My Friday night man (I think maybe I need to come up with a new name for him as it currently sounds like I only see him on Friday nights which is totally not true, so from here on in, he shall be ‘the Lieutenant – yep, you guessed right, he’s a military man) has been an angel. We spent all of yesterday together and I thoroughly enjoyed his company. Just thinking about him makes me smile. We’re taking it one day at a time and as much as we had said we needed to cool things off whilst he grieved for his last relationship, we realised we’re just not very good at that. I guess that electricity is still flowing between us.

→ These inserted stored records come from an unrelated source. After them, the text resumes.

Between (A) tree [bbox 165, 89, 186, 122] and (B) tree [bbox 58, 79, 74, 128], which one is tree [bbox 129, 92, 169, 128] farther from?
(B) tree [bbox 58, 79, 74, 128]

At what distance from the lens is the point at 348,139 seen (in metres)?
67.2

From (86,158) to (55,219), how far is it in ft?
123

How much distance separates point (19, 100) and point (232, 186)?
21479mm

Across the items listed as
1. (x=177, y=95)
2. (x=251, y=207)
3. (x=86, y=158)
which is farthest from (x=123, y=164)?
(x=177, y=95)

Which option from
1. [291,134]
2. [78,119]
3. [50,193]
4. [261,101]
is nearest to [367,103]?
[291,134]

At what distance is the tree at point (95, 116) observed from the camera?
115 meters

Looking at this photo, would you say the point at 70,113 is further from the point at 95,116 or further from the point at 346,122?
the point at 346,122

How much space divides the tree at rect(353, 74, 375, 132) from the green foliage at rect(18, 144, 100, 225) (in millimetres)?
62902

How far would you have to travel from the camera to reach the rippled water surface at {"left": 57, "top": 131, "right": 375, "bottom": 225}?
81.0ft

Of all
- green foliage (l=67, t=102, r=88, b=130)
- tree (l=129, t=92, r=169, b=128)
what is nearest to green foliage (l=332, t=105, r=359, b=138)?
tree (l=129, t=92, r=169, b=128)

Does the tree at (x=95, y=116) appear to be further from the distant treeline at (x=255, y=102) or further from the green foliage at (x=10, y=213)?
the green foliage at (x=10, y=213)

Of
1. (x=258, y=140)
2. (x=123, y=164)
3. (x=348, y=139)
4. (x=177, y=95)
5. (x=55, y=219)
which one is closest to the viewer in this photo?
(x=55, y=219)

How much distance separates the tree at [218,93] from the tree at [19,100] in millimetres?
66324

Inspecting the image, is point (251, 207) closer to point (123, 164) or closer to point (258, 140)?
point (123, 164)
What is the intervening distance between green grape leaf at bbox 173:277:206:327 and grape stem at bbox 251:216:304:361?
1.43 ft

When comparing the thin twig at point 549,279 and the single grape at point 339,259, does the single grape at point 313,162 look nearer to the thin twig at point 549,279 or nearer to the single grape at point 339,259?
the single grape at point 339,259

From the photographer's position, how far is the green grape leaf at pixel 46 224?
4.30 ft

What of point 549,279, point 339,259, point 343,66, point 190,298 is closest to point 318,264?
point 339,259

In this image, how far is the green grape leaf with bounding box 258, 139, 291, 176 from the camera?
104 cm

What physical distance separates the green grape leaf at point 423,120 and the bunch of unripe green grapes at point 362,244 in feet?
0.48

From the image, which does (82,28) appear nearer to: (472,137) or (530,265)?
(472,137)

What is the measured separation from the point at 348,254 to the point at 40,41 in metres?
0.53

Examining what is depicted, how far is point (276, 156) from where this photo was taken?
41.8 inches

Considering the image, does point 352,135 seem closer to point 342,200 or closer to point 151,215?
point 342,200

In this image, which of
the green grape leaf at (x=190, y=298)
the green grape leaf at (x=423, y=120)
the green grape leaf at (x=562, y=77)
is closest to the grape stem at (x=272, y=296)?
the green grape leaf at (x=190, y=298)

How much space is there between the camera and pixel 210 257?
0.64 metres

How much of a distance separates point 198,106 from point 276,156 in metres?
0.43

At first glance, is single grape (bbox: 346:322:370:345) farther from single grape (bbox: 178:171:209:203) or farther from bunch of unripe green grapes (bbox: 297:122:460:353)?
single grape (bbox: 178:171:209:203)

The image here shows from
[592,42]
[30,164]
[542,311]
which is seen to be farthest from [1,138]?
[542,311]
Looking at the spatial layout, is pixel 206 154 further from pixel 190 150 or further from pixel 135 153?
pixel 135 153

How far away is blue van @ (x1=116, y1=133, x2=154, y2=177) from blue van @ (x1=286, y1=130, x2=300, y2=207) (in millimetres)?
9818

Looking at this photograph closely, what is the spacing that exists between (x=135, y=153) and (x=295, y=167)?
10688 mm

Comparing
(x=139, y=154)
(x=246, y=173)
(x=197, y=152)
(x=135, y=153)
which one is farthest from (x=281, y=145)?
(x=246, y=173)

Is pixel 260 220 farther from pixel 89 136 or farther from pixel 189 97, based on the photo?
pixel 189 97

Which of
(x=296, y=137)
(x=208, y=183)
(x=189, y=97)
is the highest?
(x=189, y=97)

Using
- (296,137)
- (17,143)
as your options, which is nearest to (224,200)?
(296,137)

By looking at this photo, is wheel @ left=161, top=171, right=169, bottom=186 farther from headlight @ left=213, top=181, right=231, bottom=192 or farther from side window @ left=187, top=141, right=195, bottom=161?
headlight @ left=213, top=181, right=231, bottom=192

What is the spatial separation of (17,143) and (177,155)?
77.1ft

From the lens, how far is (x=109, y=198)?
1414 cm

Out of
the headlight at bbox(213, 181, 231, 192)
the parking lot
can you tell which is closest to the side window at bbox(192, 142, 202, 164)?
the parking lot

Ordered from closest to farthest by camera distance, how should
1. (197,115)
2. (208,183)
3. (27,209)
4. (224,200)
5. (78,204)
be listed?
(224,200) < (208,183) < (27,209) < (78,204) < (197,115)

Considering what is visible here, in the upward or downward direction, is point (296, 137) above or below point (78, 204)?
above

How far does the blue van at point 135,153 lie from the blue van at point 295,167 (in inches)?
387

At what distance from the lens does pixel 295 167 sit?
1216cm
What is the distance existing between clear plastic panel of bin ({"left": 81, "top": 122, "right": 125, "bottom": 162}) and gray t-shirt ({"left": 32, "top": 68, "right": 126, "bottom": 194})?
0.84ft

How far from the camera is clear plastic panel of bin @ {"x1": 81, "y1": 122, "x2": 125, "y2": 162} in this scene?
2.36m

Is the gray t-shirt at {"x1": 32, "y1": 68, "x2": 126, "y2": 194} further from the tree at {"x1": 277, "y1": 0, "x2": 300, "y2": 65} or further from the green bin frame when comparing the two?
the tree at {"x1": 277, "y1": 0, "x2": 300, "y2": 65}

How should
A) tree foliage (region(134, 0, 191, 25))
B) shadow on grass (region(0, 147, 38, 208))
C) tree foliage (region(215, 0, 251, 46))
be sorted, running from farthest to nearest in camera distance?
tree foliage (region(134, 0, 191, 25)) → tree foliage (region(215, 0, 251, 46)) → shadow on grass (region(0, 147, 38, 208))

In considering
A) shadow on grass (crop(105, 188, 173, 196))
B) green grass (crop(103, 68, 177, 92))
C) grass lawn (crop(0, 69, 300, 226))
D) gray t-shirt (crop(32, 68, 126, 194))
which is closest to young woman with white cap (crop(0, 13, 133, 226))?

On a more serious note, today was a day I had been dreading. In November last year I went for a Pap smear test. I’ve been having them since I was 18 and have always been fine, so I wasn’t even the slightest bit concerned. Well, not until I received a voicemail from the doctor’s surgery asking me to come back in to talk about the results. It turned out they had found some ‘possible’ abnormal cells and I needed to see a specialist. It seemed to top off what had been a very bad year. I recall when I was made redundant actually saying (and being told not to jinx things) that “the only things left to go wrong, would be for me to have a major health scare”. Then, it was like “hello, major health scare, thanks for joining the party”.

But that was last year. This year is going to be a good year. I am pleased to report that the specialist took some swabs for further tests but couldn’t see much else. It looks like (and my fingers are well and truly crossed) everything is going to be alright. Yay for 2013! Yay for good news!

I know I have a lot of #fmsphotoaday posts to catch up on, and I promise I will. Seriously, I promise!!